Sometimes we develop our most useful skills without conscious intention.

I’ve always been a reader, and I’ve always been that friend who says, “Hey, I found this thing you should read.”

I never thought that would turn into something I felt called to do—much less that it has a name.

Almost three years ago, UU World magazine invited me to edit The Interdependent Web. My editor gave me freedom, support, and the opportunity to practice curation, week after week.

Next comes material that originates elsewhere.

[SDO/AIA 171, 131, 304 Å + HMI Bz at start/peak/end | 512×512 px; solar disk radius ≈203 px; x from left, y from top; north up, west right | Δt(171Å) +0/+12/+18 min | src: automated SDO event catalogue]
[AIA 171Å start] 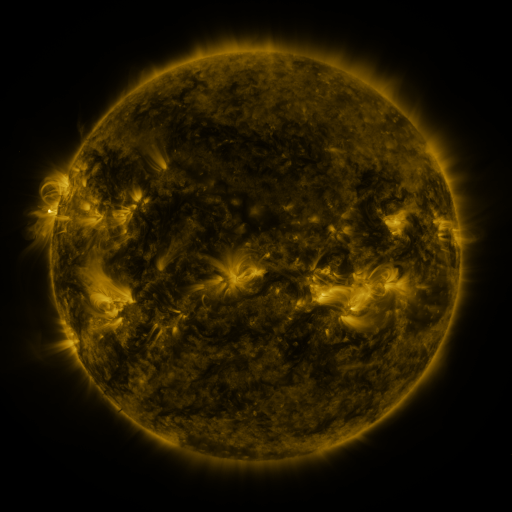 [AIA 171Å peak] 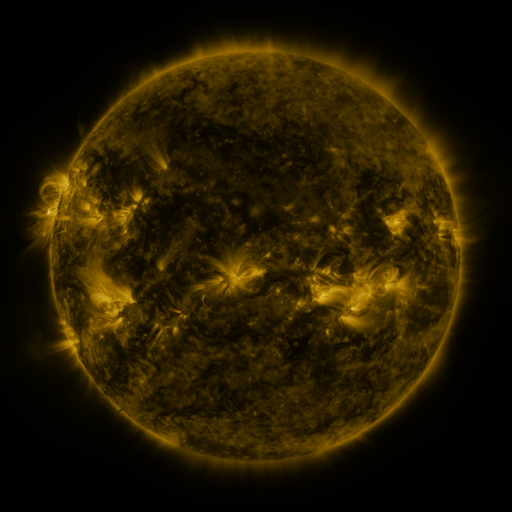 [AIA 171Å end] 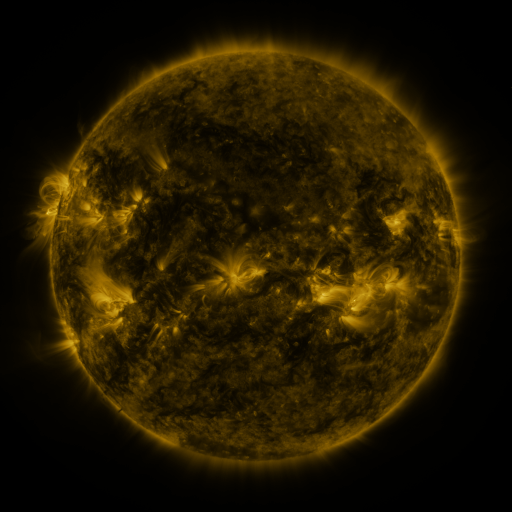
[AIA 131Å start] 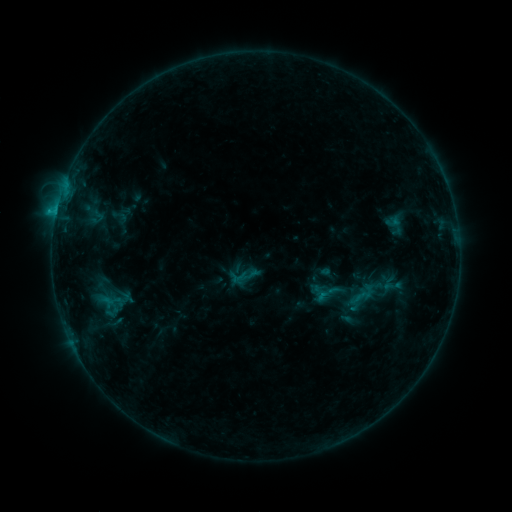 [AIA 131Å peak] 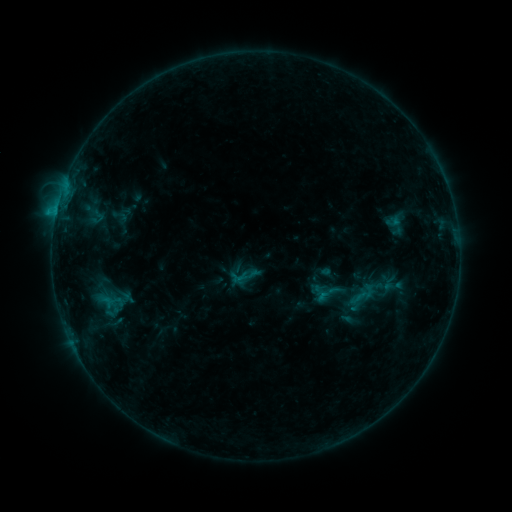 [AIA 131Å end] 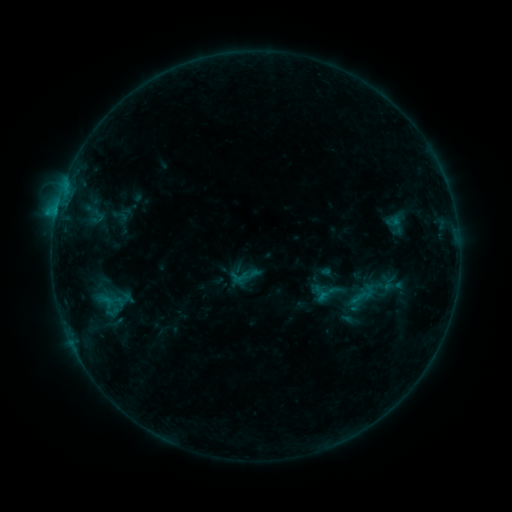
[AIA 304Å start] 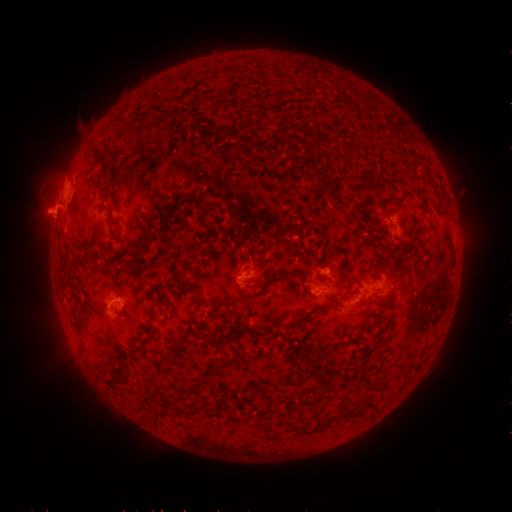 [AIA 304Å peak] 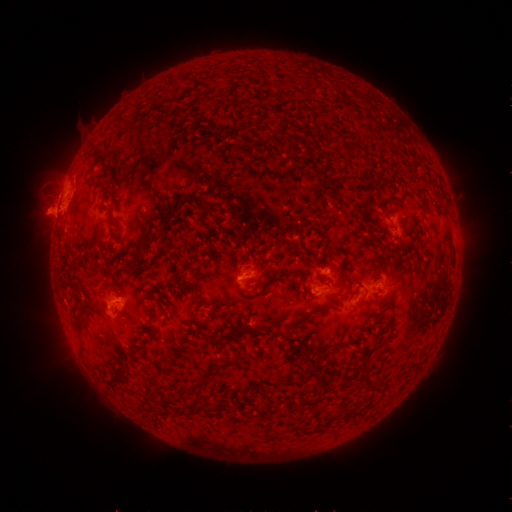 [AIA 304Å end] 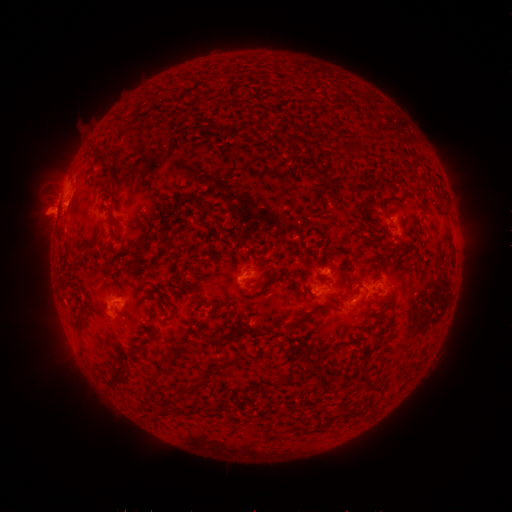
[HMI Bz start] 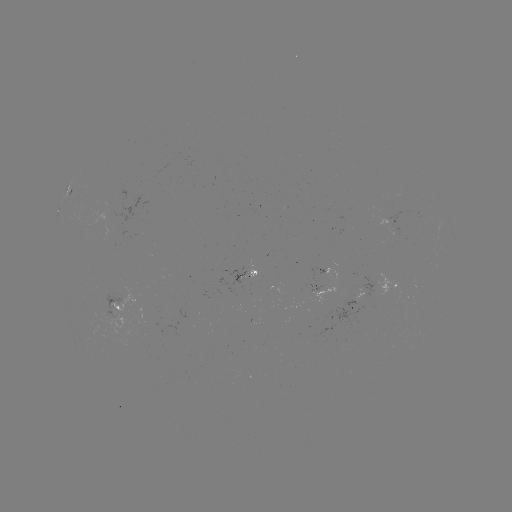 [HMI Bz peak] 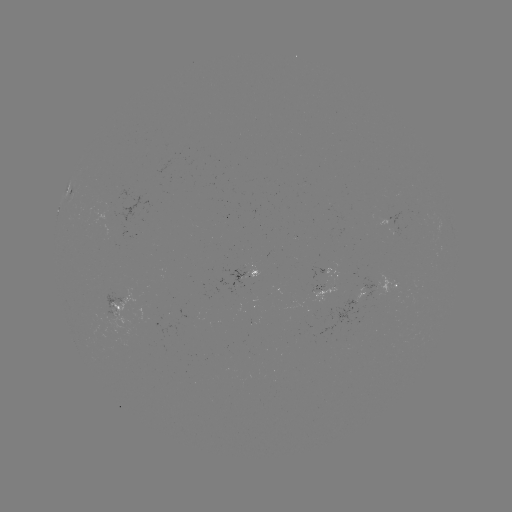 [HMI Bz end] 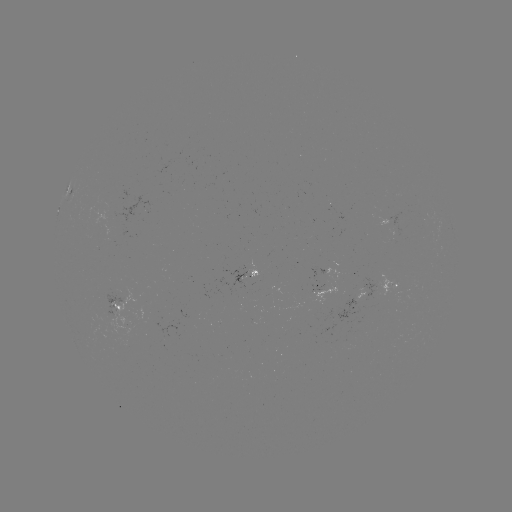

Here’s a window into my process.

  • Curation begins with love. This is demanding work, and passion sustains it. I care deeply about helping Unitarian Universalist voices find larger audiences. If you’re thinking about becoming a curator, choose something you love, because you’ll spend more hours doing it than you can hope to be paid for—if you’re lucky enough to find a curating gig that pays money; many people are giving away this kind of work.
  • Immersion is essential. A curator cannot expect to occasionally dip her toe into the waters of her subject. I spend hours, not just reading UU blogs, but also participating in UU forums on Facebook. As Unitarian Universalist content becomes more diverse, my daunting task is to follow it wherever it goes. Blogging is the area of UU content where I’m most comfortable; I’m hoping that some of you may begin curating other types of content—video, design, music, etc.
  • Gathering sources never ends. When I began reading UU blogs, Philocrites’ Guide to Unitarian Universalist Blogs was a great resource. Soon I learned about UUpdates, and taught myself how to use Google Reader. Once I began editing The Interdependent Web, my Reader was no longer just a few favorite UU blogs; instead I collected an exhaustive list of every single UU blogger I found. When Google retired Reader, I switched over to Feedly, where my “All UU Bloggers” folder has 391 blogs at last count. And I’m always looking for more. Are you a UU blogger? Do you suspect I don’t know about you? Introduce yourself . . .
  • Scanning and saving are the first steps each week. At this moment, there are seventeen new posts in my “All UU Bloggers” folder. I won’t read all of them. I’m looking for headlines that grab my attention. What grabs my attention? Specificity. Responses to other bloggers’ posts. Humor (including snark). Something that grabs my heart. A clear connection to Unitarian Universalism. Good writing (yes, that matters, even in your post titles). A great track record as a blogger. Anything that catches my attention earns a little green Feedly bookmark, which puts posts into a “Saved for Later” folder.
  • Reading and reducing is where the work gets hard. Eventually, I have to read all those “Saved for Later” posts. Beginning each Wednesday, I review what I’ve saved, and compile the best posts. My goal is around fifteen pieces of content, sometimes more, sometimes less. That means a lot of culling. Some weeks I wish I could send out apology notes to some of the bloggers whose excellent posts just don’t make the cut.
  • Arranging and distilling are the last steps. I could just list the best fifteen posts, images, videos, etc. But good curation is more than that. I look for intentional and coincidental conversations between posts, images and videos. I look for natural categories. Sometimes things get shoehorned together, and other times there are beautiful juxtapositions.  The format of The Interdependent Web—at least for blog posts—is “introduction, pull quote.” I usually arrange, then find the quotes, then write the intros, but not always in that order. It’s a great format, but it’s very blog-centric, as is most of my process. That’s the growing edge for me—tweaking this process so I remember to look for and include images, videos, tweets, Facebook conversations, Pinterest posts, etc.

Since August of last year, when I returned to The Interdependent Web from maternity leave, I have done this work while also adjusting to life as a new parent. Liesl comes home early on Thursday night to watch Willa while I put the finishing touches on the column, but for the most part, curating fits well into the daily schedule of a stay-at-home mom.

Did I answer your questions—or create more?

I’d love to hear from you about how you’re coping with the deluge of content that social media generates. Do you opt out? Are you grateful for your friends who help you choose what to read? Or are you, like me, the friend who says, “Hey, I found this article you should read”?